## Question Answering Inference using Online Endpoints

This sample shows how to deploy `question-answering` type models to an online endpoint for inference.

### Task
`question-answering` tasks return an answer given a question. There are two common types of `question-answering` tasks:

* Extractive: extract the answer from the given context.
* Abstractive: generate an answer from the context that correctly answers the question.
 
### Model
Models that can perform the `question-answering` task are tagged with `task: question-answering`. We will use the `deepset-minilm-uncased-squad2` model in this notebook. If you opened this notebook from a specific model card, remember to replace the specific model name. If you don't find a model that suits your scenario or domain, you can discover and [import models from HuggingFace hub](../../import/import_model_into_registry.ipynb) and then use them for inference. 

### Inference data
We will use the [SQUAD](https://huggingface.co/datasets/squad) dataset. The [original source](https://rajpurkar.github.io/SQuAD-explorer/) of dataset describes it as follows: _"Stanford Question Answering Dataset (SQuAD) is a reading comprehension dataset, consisting of questions posed by crowdworkers on a set of Wikipedia articles, where the answer to every question is a segment of text, or span, from the corresponding reading passage, or the question might be unanswerable."_


### Outline
* Set up pre-requisites.
* Pick a model to deploy.
* Download and prepare data for inference. 
* Deploy the model for real time inference.
* Test the endpoint
* Clean up resources.

### 1. Set up pre-requisites
* Install dependencies
* Connect to AzureML Workspace. Learn more at [set up SDK authentication](https://learn.microsoft.com/en-us/azure/machine-learning/how-to-setup-authentication?tabs=sdk). Replace  `<WORKSPACE_NAME>`, `<RESOURCE_GROUP>` and `<SUBSCRIPTION_ID>` below.
* Connect to `azureml` system registry

In [None]:
from azure.ai.ml import MLClient
from azure.identity import (
    DefaultAzureCredential,
    InteractiveBrowserCredential,
    ClientSecretCredential,
)
from azure.ai.ml.entities import AmlCompute
import time

try:
    credential = DefaultAzureCredential()
    credential.get_token("https://management.azure.com/.default")
except Exception as ex:
    credential = InteractiveBrowserCredential()

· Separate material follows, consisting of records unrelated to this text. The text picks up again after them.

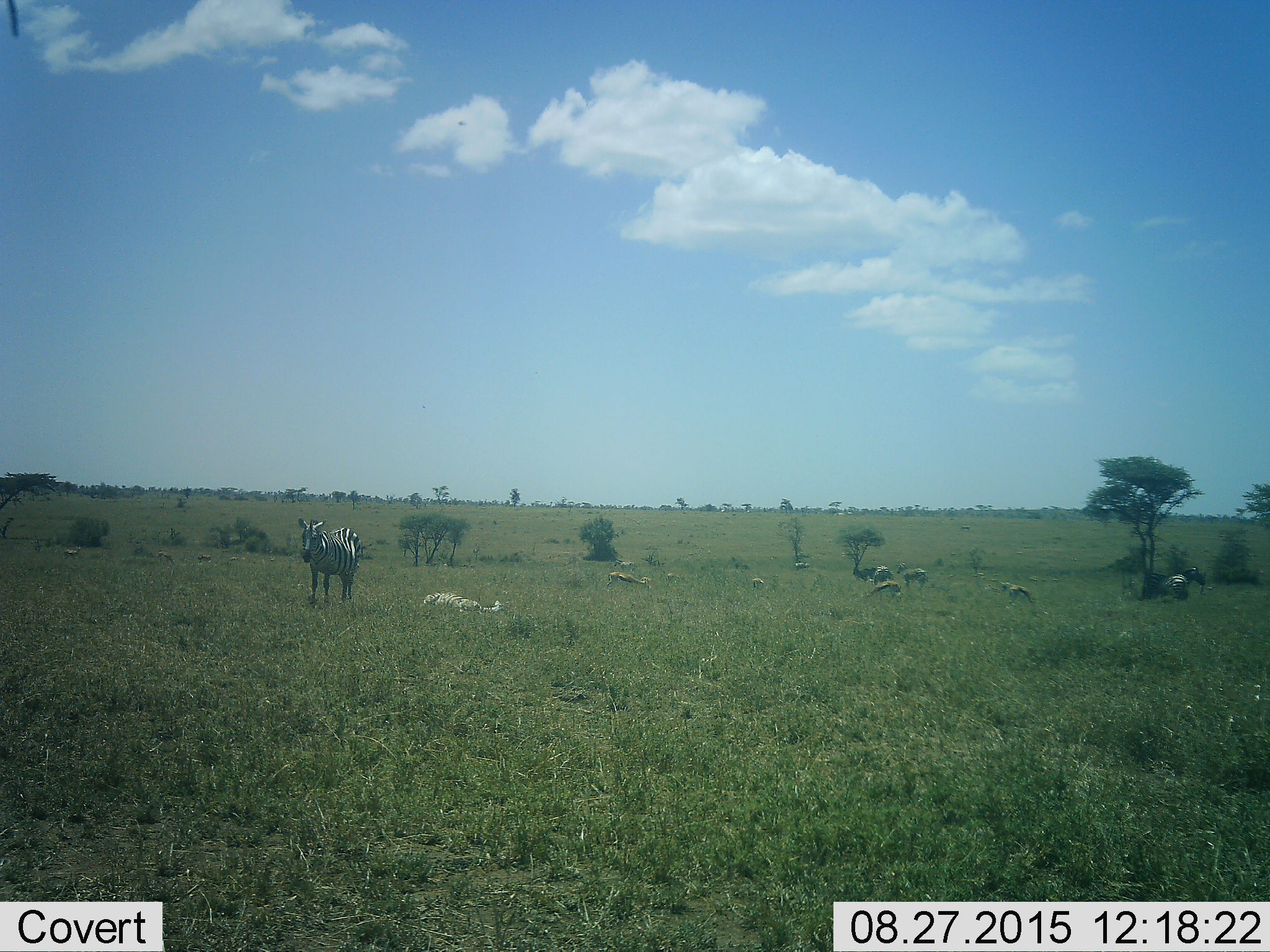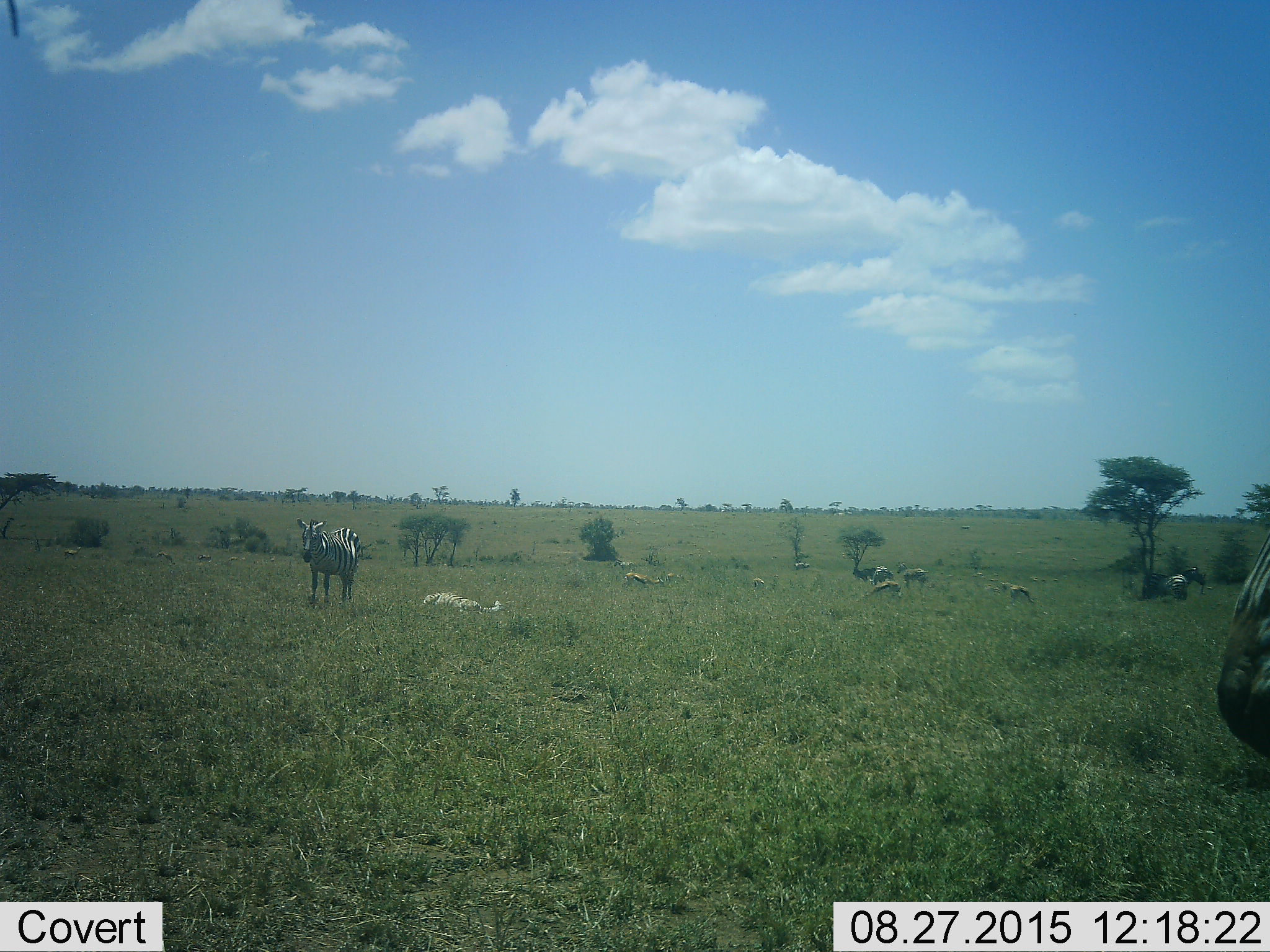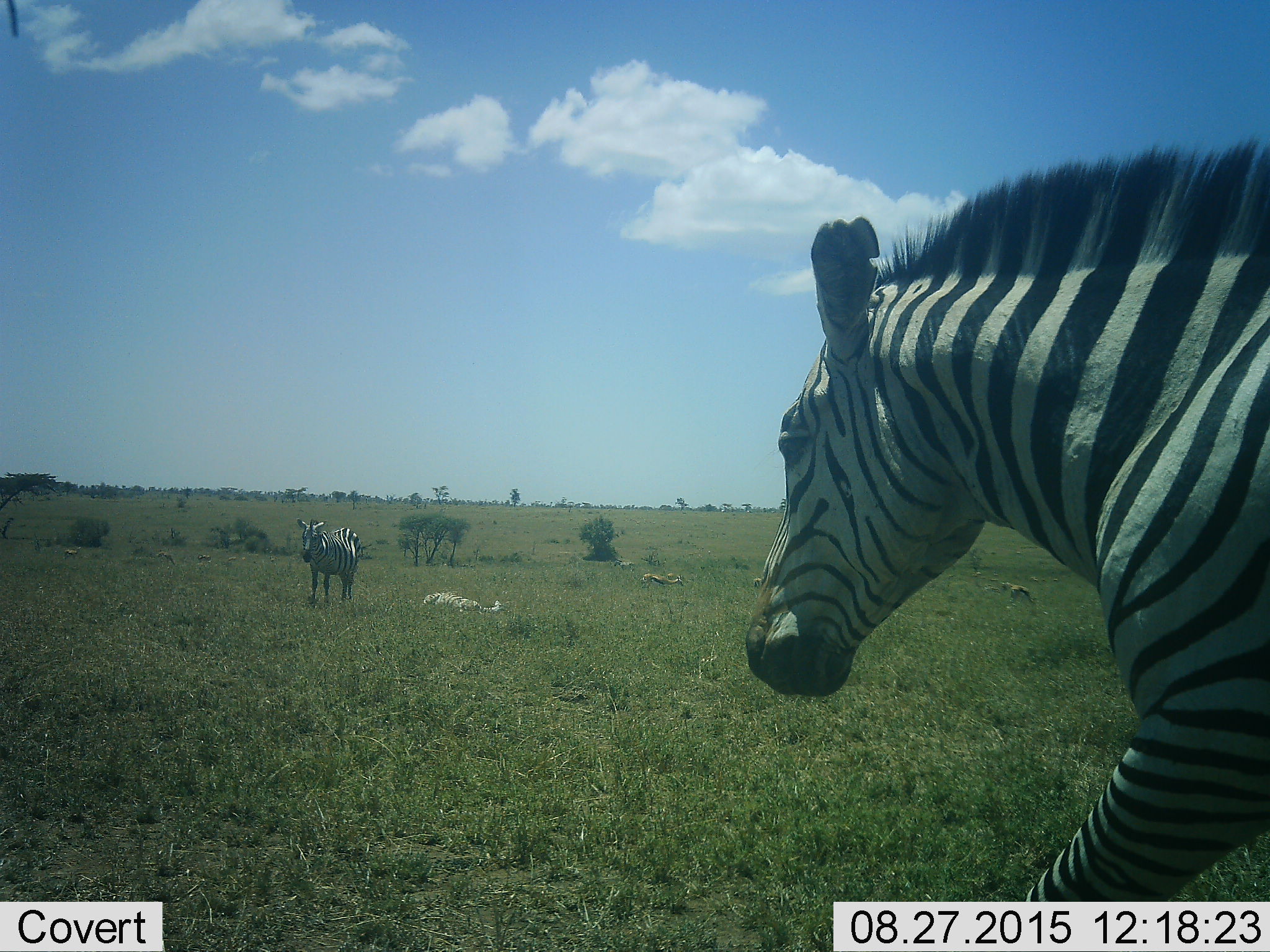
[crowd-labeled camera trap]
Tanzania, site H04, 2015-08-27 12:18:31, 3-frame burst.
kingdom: Animalia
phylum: Chordata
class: Mammalia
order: Perissodactyla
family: Equidae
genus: Equus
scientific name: Equus quagga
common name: plains zebra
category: zebra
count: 8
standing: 80%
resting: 80%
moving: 70%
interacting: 0%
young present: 0%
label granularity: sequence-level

workspace_ml_client = MLClient(
    credential,
    subscription_id="<SUBSCRIPTION_ID>",
    resource_group_name="<RESOURCE_GROUP>",
    workspace_name="<WORKSPACE_NAME>",
)
# The models, fine tuning pipelines and environments are available in the AzureML system registry, "azureml"
registry_ml_client = MLClient(credential, registry_name="azureml")

### 2. Pick a model to deploy

Browse models in the Model Catalog in the AzureML Studio, filtering by the `question-answering` task. In this example, we use the `deepset-minilm-uncased-squad2` model. If you have opened this notebook for a different model, replace the model name and version accordingly. 

In [None]:
model_name = "deepset-minilm-uncased-squad2"
version_list = list(registry_ml_client.models.list(model_name))
if len(version_list) == 0:
    print("Model not found in registry")
else:
    model_version = version_list[0].version
    foundation_model = registry_ml_client.models.get(model_name, model_version)
    print(
        "\n\nUsing model name: {0}, version: {1}, id: {2} for inferencing".format(
            foundation_model.name, foundation_model.version, foundation_model.id
        )
    )

### 3. Download and prepare data for inference.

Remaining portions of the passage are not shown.